Application Development Discussions
Join the discussions or start your own on all things application development, including tools and APIs, programming models, and keeping your skills sharp.
cancel
Showing results for 
Search instead for 
Did you mean: 

When reading in ABAP, do UTF-8 files containing double-byte characters require a BOM?

Former Member

Hi all,

SAP NetWeaver 7.4, ERP 6.0 EHP7.

I have a UTF-8 file that contains the character 'Ñ' represented as a double-byte character - 0xC391.

The file is placed on the application server and an ABAP program then opens and reads the file. The OPEN statement specifies ENCODING UTF-8.

The file does not have a BOM at the start and when it reads the records containing 'Ñ', it takes each of the two bytes separately and incorrectly interprets them as 'Ñ'.

I have inserted a call to method CL_ABAP_FILE_UTILITIES=>CHECK_UTF8 and the file is recognised as being UTF-8.

If I open the file in Notepad and save it with encoding UTF-8, a BOM is inserted in the first three bytes of the file. If I then use this file as input the program correctly interprets the two bytes as 'Ñ'.

It is optional to have a BOM in a UTF-8 file and I have not come across any documentation stating that a BOM is required in a UTF-8 file for it to be correctly interpreted in ABAP.

Is it necessary to have a BOM in a UTF-8 file if it contains double-byte characters?
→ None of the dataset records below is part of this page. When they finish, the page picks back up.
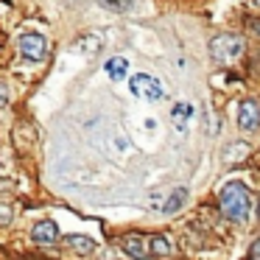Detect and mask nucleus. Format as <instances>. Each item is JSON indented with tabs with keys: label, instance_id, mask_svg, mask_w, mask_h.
Returning a JSON list of instances; mask_svg holds the SVG:
<instances>
[{
	"label": "nucleus",
	"instance_id": "nucleus-13",
	"mask_svg": "<svg viewBox=\"0 0 260 260\" xmlns=\"http://www.w3.org/2000/svg\"><path fill=\"white\" fill-rule=\"evenodd\" d=\"M107 12H115V14H126L132 12V6H135V0H98Z\"/></svg>",
	"mask_w": 260,
	"mask_h": 260
},
{
	"label": "nucleus",
	"instance_id": "nucleus-4",
	"mask_svg": "<svg viewBox=\"0 0 260 260\" xmlns=\"http://www.w3.org/2000/svg\"><path fill=\"white\" fill-rule=\"evenodd\" d=\"M129 84H132V92H135V95H146L148 101H159V98H162V84L148 73L132 76Z\"/></svg>",
	"mask_w": 260,
	"mask_h": 260
},
{
	"label": "nucleus",
	"instance_id": "nucleus-5",
	"mask_svg": "<svg viewBox=\"0 0 260 260\" xmlns=\"http://www.w3.org/2000/svg\"><path fill=\"white\" fill-rule=\"evenodd\" d=\"M120 249L135 260H146L151 254V238L146 241L143 235H123L120 238Z\"/></svg>",
	"mask_w": 260,
	"mask_h": 260
},
{
	"label": "nucleus",
	"instance_id": "nucleus-16",
	"mask_svg": "<svg viewBox=\"0 0 260 260\" xmlns=\"http://www.w3.org/2000/svg\"><path fill=\"white\" fill-rule=\"evenodd\" d=\"M252 254H260V238H257V241L252 243Z\"/></svg>",
	"mask_w": 260,
	"mask_h": 260
},
{
	"label": "nucleus",
	"instance_id": "nucleus-9",
	"mask_svg": "<svg viewBox=\"0 0 260 260\" xmlns=\"http://www.w3.org/2000/svg\"><path fill=\"white\" fill-rule=\"evenodd\" d=\"M190 115H193V107H190V104H176V107H174V112H171V123H174L179 132H187V123H190Z\"/></svg>",
	"mask_w": 260,
	"mask_h": 260
},
{
	"label": "nucleus",
	"instance_id": "nucleus-17",
	"mask_svg": "<svg viewBox=\"0 0 260 260\" xmlns=\"http://www.w3.org/2000/svg\"><path fill=\"white\" fill-rule=\"evenodd\" d=\"M252 28L257 31V34H260V20H254V23H252Z\"/></svg>",
	"mask_w": 260,
	"mask_h": 260
},
{
	"label": "nucleus",
	"instance_id": "nucleus-7",
	"mask_svg": "<svg viewBox=\"0 0 260 260\" xmlns=\"http://www.w3.org/2000/svg\"><path fill=\"white\" fill-rule=\"evenodd\" d=\"M31 238H34L37 243H56L59 238V226L53 224V221H40V224L31 230Z\"/></svg>",
	"mask_w": 260,
	"mask_h": 260
},
{
	"label": "nucleus",
	"instance_id": "nucleus-6",
	"mask_svg": "<svg viewBox=\"0 0 260 260\" xmlns=\"http://www.w3.org/2000/svg\"><path fill=\"white\" fill-rule=\"evenodd\" d=\"M238 126L243 132H254L260 126V107L254 101H241V107H238Z\"/></svg>",
	"mask_w": 260,
	"mask_h": 260
},
{
	"label": "nucleus",
	"instance_id": "nucleus-19",
	"mask_svg": "<svg viewBox=\"0 0 260 260\" xmlns=\"http://www.w3.org/2000/svg\"><path fill=\"white\" fill-rule=\"evenodd\" d=\"M257 215H260V204H257Z\"/></svg>",
	"mask_w": 260,
	"mask_h": 260
},
{
	"label": "nucleus",
	"instance_id": "nucleus-11",
	"mask_svg": "<svg viewBox=\"0 0 260 260\" xmlns=\"http://www.w3.org/2000/svg\"><path fill=\"white\" fill-rule=\"evenodd\" d=\"M187 202V190H185V187H176V190L174 193H171V196H168V202H165L162 204V210H165V213H176V210H179L182 207V204H185Z\"/></svg>",
	"mask_w": 260,
	"mask_h": 260
},
{
	"label": "nucleus",
	"instance_id": "nucleus-3",
	"mask_svg": "<svg viewBox=\"0 0 260 260\" xmlns=\"http://www.w3.org/2000/svg\"><path fill=\"white\" fill-rule=\"evenodd\" d=\"M17 48L25 59H31V62H42V59L48 56V40L42 34H23L17 40Z\"/></svg>",
	"mask_w": 260,
	"mask_h": 260
},
{
	"label": "nucleus",
	"instance_id": "nucleus-8",
	"mask_svg": "<svg viewBox=\"0 0 260 260\" xmlns=\"http://www.w3.org/2000/svg\"><path fill=\"white\" fill-rule=\"evenodd\" d=\"M64 246H70L73 252H79V254H92L95 252V241L92 238H87V235H64Z\"/></svg>",
	"mask_w": 260,
	"mask_h": 260
},
{
	"label": "nucleus",
	"instance_id": "nucleus-2",
	"mask_svg": "<svg viewBox=\"0 0 260 260\" xmlns=\"http://www.w3.org/2000/svg\"><path fill=\"white\" fill-rule=\"evenodd\" d=\"M210 53L215 62H235L243 53V40L238 34H218L210 40Z\"/></svg>",
	"mask_w": 260,
	"mask_h": 260
},
{
	"label": "nucleus",
	"instance_id": "nucleus-15",
	"mask_svg": "<svg viewBox=\"0 0 260 260\" xmlns=\"http://www.w3.org/2000/svg\"><path fill=\"white\" fill-rule=\"evenodd\" d=\"M6 104H9V90L0 84V107H6Z\"/></svg>",
	"mask_w": 260,
	"mask_h": 260
},
{
	"label": "nucleus",
	"instance_id": "nucleus-14",
	"mask_svg": "<svg viewBox=\"0 0 260 260\" xmlns=\"http://www.w3.org/2000/svg\"><path fill=\"white\" fill-rule=\"evenodd\" d=\"M12 207H9V204H0V224H9V221H12Z\"/></svg>",
	"mask_w": 260,
	"mask_h": 260
},
{
	"label": "nucleus",
	"instance_id": "nucleus-18",
	"mask_svg": "<svg viewBox=\"0 0 260 260\" xmlns=\"http://www.w3.org/2000/svg\"><path fill=\"white\" fill-rule=\"evenodd\" d=\"M254 260H260V254H254Z\"/></svg>",
	"mask_w": 260,
	"mask_h": 260
},
{
	"label": "nucleus",
	"instance_id": "nucleus-10",
	"mask_svg": "<svg viewBox=\"0 0 260 260\" xmlns=\"http://www.w3.org/2000/svg\"><path fill=\"white\" fill-rule=\"evenodd\" d=\"M104 70H107V76H109L112 81H120V79L126 76V70H129V62H126L123 56H112V59L107 62V68H104Z\"/></svg>",
	"mask_w": 260,
	"mask_h": 260
},
{
	"label": "nucleus",
	"instance_id": "nucleus-1",
	"mask_svg": "<svg viewBox=\"0 0 260 260\" xmlns=\"http://www.w3.org/2000/svg\"><path fill=\"white\" fill-rule=\"evenodd\" d=\"M218 204H221L224 218L235 221V224H243V221L249 218V210H252V196H249V190L241 182H230V185H224V190H221Z\"/></svg>",
	"mask_w": 260,
	"mask_h": 260
},
{
	"label": "nucleus",
	"instance_id": "nucleus-12",
	"mask_svg": "<svg viewBox=\"0 0 260 260\" xmlns=\"http://www.w3.org/2000/svg\"><path fill=\"white\" fill-rule=\"evenodd\" d=\"M171 252H174V246H171V241L165 235H154L151 238V254H157V257H168Z\"/></svg>",
	"mask_w": 260,
	"mask_h": 260
}]
</instances>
Are there any ways of dealing with this situation in ABAP rather than having to insert a BOM before processing the file?

Thanks in advance.

Billy Johnson

6 REPLIES 6

raymond_giuseppi
Active Contributor
0 Kudos

BOM is optional.

  • For me '0xC391' looks as UTF-16 for '쎑' ,'Ñ'LATIN CAPITAL LETTER N WITH TILDE should be '0xC3' '0x91' in UTF-8, could you check again your data/file format?
  • Did you option like TEXT MODE and SKIPPING BYTE-ORDER MARK in OPEN DATASET statement?

Regards,
Raymond

Former Member
0 Kudos

Hello Raymond,

Apologies for misleading you. It is '0xC3' '0x91' rather than '0xC391'.

TEXT MODE was specified and it was tried with and without 'SKIPPING BYTE-ORDER MARK'.

Regards

Billy

0 Kudos

"It is '0xC3' '0x91' rather than '0xC391'" : it's the same thing, i.e. 2 bytes

0 Kudos

In which kind of data do you READ the DATASET, what do you see thru AL11 when clicking on file?

Regards,
Raymond

matt
Active Contributor

Could it be he means 00C30091? Or similar?

Sandra_Rossi
Active Contributor
0 Kudos

à is the Unicode character U+00C3 (0xC383 in UTF-8 - https://fr.wikipedia.org/wiki/%C3%83 ), and also 0xC3 in Latin 1, etc.

As you have run CHECK_UTF8 successfully, I guess your file is UTF-8 and is read correctly, but there's a subsequent misinterpretation.

Which byte values do you get in the ABAP debugger right after READ DATASET?